Da die gleiche Passphrase wie für das vorkonfigurierte Verzeichnis verwendet wird, kann die obig beschriebene Ersteinrichtung übersprungen und die erforderlichen Angaben können direkt der /etc/mtab aus der Zeile, welche das Benutzerverzeichnis beschreibt, entnommen und in die /etc/fstab übertragen werden.

Dies geschieht entweder mit einem Texteditor der Wahl oder eben im Terminal, diesmal mit dem Befehl:

grep /home/$USER/.Private /etc/mtab | sudo tee -a /etc/fstab 

Anschließend muß ebenfalls die Datei /etc/fstab editiert werden.

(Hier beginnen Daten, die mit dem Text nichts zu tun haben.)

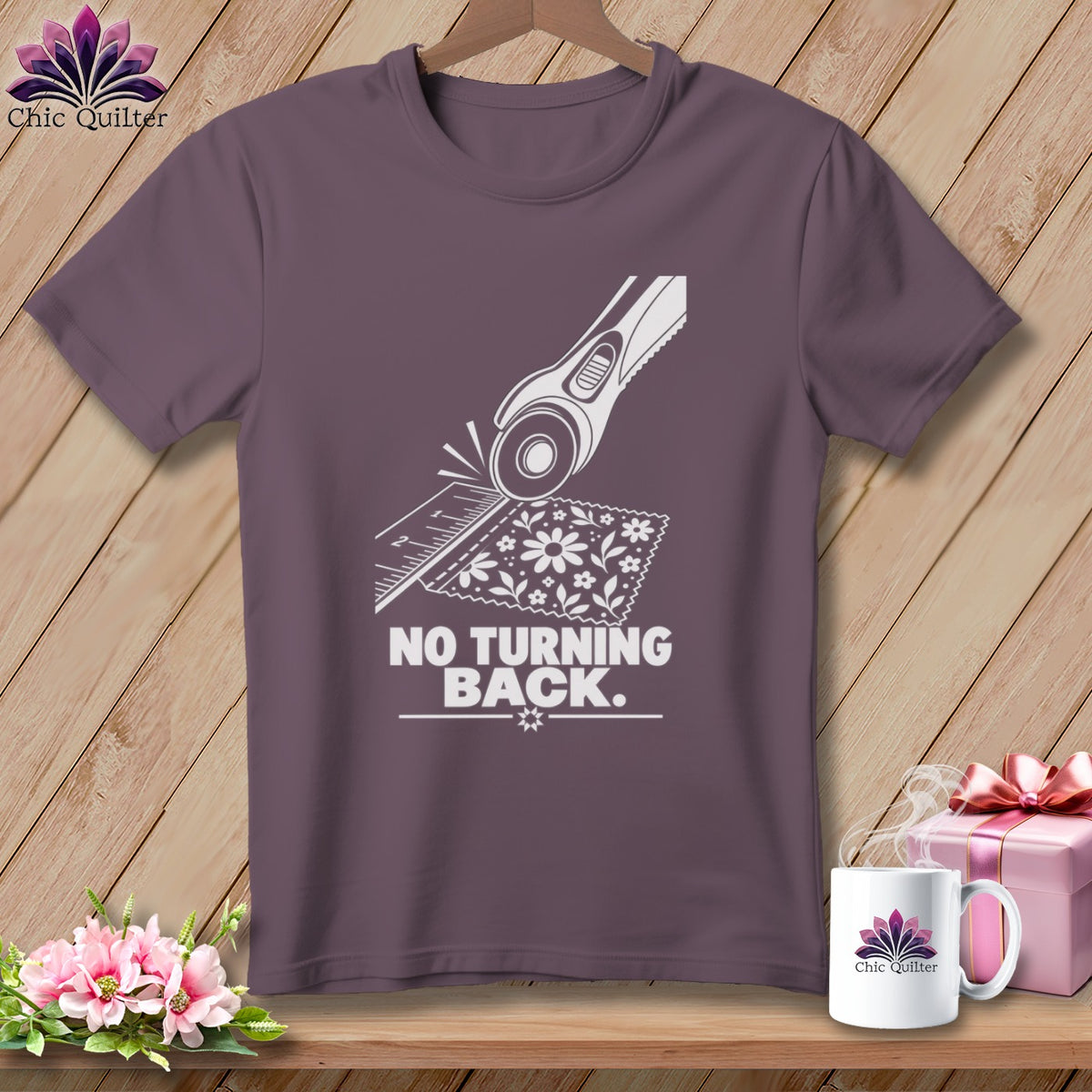 Purple t-shirt with a white graphic of a rotary cutter, ruler, fabric, and the text "NO TURNING BACK."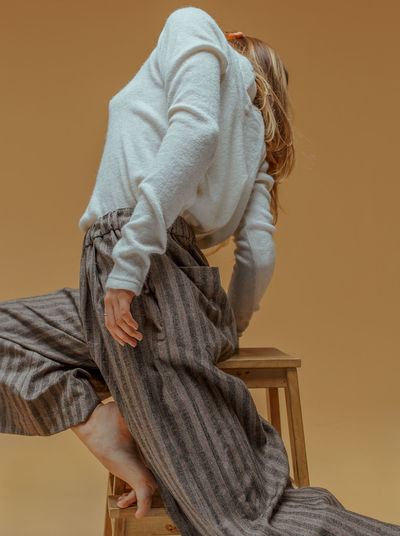 Low angle view of woman standing on stool against yellow background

Die entsprechende Zeile der /etc/fstab sollte schließlich so aussehen:

/media/2nd_hdd/.geheim /media/2nd_hdd/geheim ecryptfs noauto,user,ecryptfs_check_dev_ruid,ecryptfs_cipher=aes,ecryptfs_key_bytes=16,ecryptfs_sig=bba5322e6b198732,ecryptfs_fnek_sig=de277bb623fd467c 0 0

Das Verzeichnis kann nun schon eingehängt und getestet werden.
Zwingend erforderlich ist dabei erneut die Verwendung der Option -i.

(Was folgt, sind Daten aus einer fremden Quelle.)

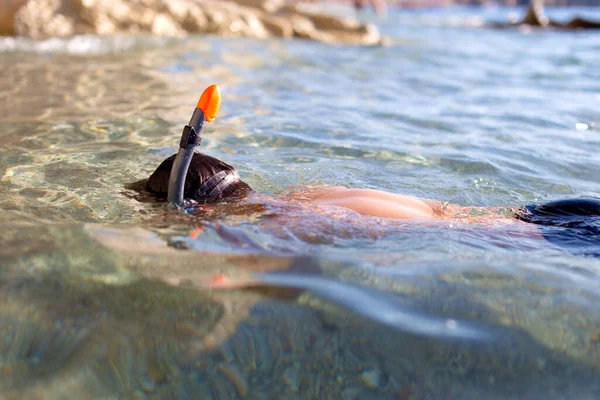 Boy in goggles and pipe diving in sea at rocky shore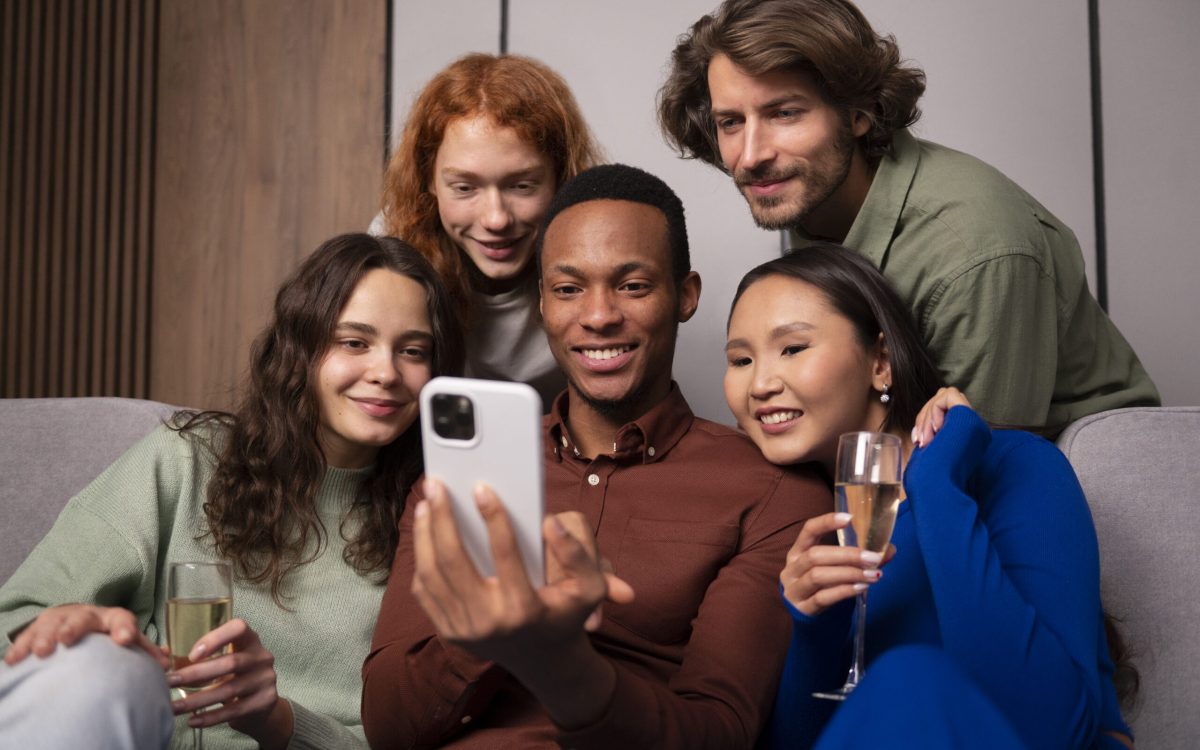 Group of friends laughing and holding phones with the UpSwap app logo displayed.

$ mount -i media/2nd_hdd/geheim/
$ touch media/2nd_hdd/geheim/test.txt
$ ls /media/2nd_hdd/.geheim/
ECRYPTFS_FNEK_ENCRYPTED.FWbS7riq6zp4T-QHDQIzEkaI3VmLeOS0h8DGCRWss-F8TsFQu6HQzJ3bJU-- 

Automatisches Einhängen

Das PAM-Modul pam_ecryptfs kann bei der Anmeldung nur das vorkonfigurierte Verzeichnis einhängen. Um das selbstdefinierte Verzeichnis einzuhängen, ist ein weiteres Modul notwendig. Dazu wird pam_mount verwendet, welches nachinstalliert werden muß. Im Terminal geschieht dies bespielsweise mit:

sudo apt-get install libpam-mount 

Die Einrichtung erfolgt durch Bearbeitung der Konfigurationsdatei /etc/security/pam_mount.conf.xml mit Rootrechten in einem Texteditor der Wahl.

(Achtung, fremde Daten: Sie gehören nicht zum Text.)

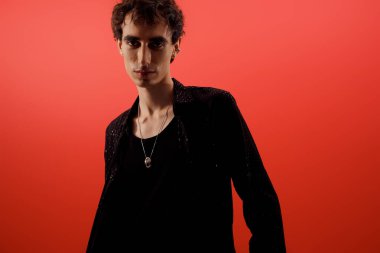 Yakışıklı adam şık kıyafetler sergiliyor, koyu kırmızı arka planda güvenle duruyor..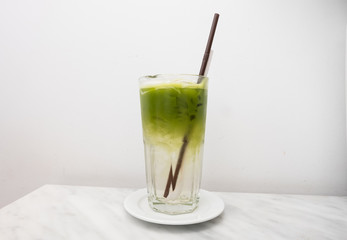 ice green tea drink with coconut in glass on white background.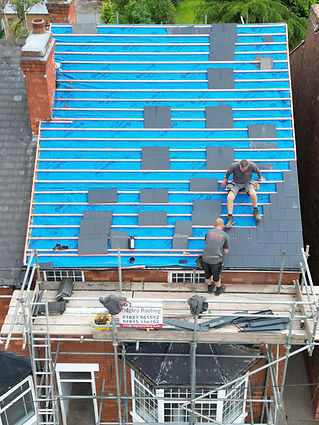Roofers installing slate tiles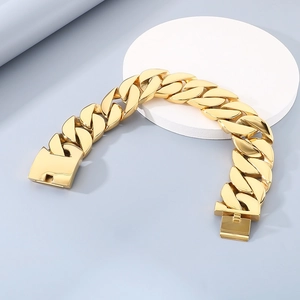 Detail of 43mm wide golden chunky Cuban link chain with polished finish and box clasp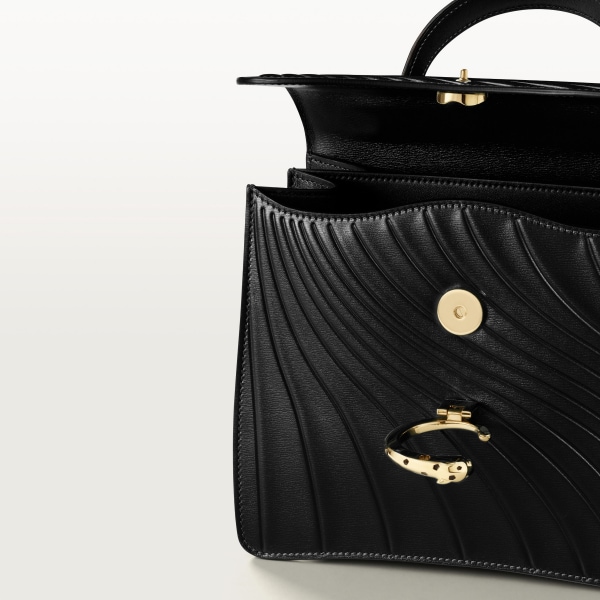 Handle bag mini model, Panthère de Cartier Black calfskin, embossed Cartier signature motif, golden finish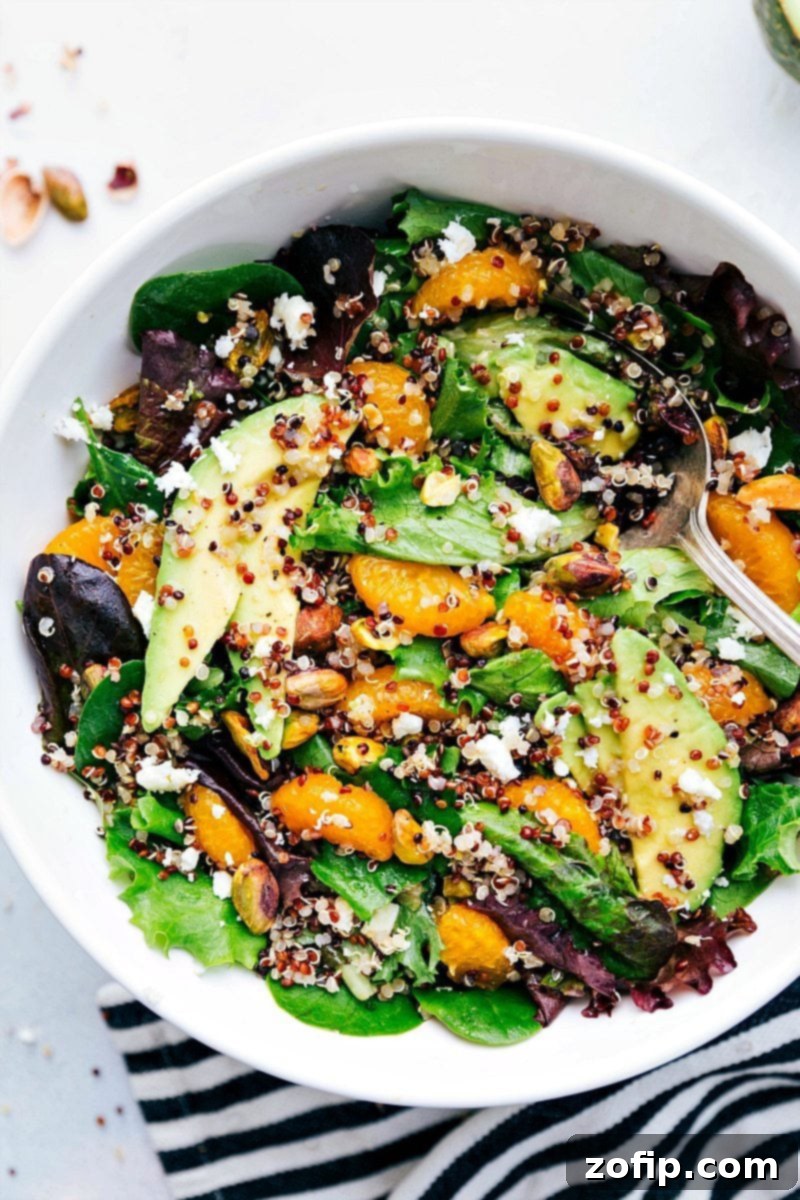 Close-up, top-down view of the prepared Citrus Quinoa Salad, showcasing its readiness to be served with all ingredients beautifully combined.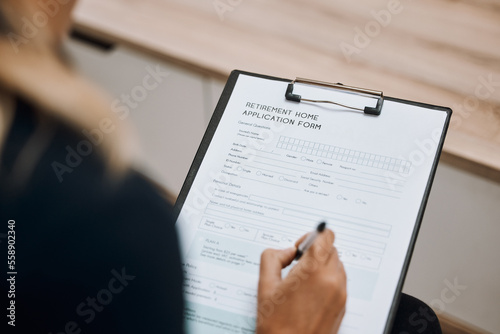Retirement home, application form or hand of woman writing personal information to register on paper or clipboard. Contract, compliance or person signing on registration paperwork or legal documents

Dazu wird nach dem Kommentar "<!-- Volume definitions -->" folgender Abschnitt eingefügt.

Dabei definiert

		<!-- Volume definitions -->

<volume user="BENUTZERNAME" noroot="1" fstype="ecryptfs" path="/media/2nd_hdd/.geheim"/>
<lclmount>mount -i %(VOLUME) "%(before=\"-o\" OPTIONS)"</lclmount>

		<!-- pam_mount parameters: General tunables -->

Bei korrekter Einrichtung wird nun das Verzeichnis bei der Anmeldung automatisch entsperrt und bei der Abmeldung gesperrt werden.

Problembehebung

Kernel-Keyring einsehen

Zur Überprüfung, welche Passphrasen im Kernel-Keyring geladen sind, kann der Befehl keyctl verwendet werden.

Für nicht-privilegierte Bentutzer lautet der Befehl:

keyctl list @u 

Für den Benutzer root muss ein sudo vorangestellt werden:

sudo keyctl list @u 

Log-Datei für pam_mount

Sollte das Einhängen durch pam_mount fehlschlagen, können die entsprechenden Fehlermeldungen der Datei /var/log/auth.log entnommen werden.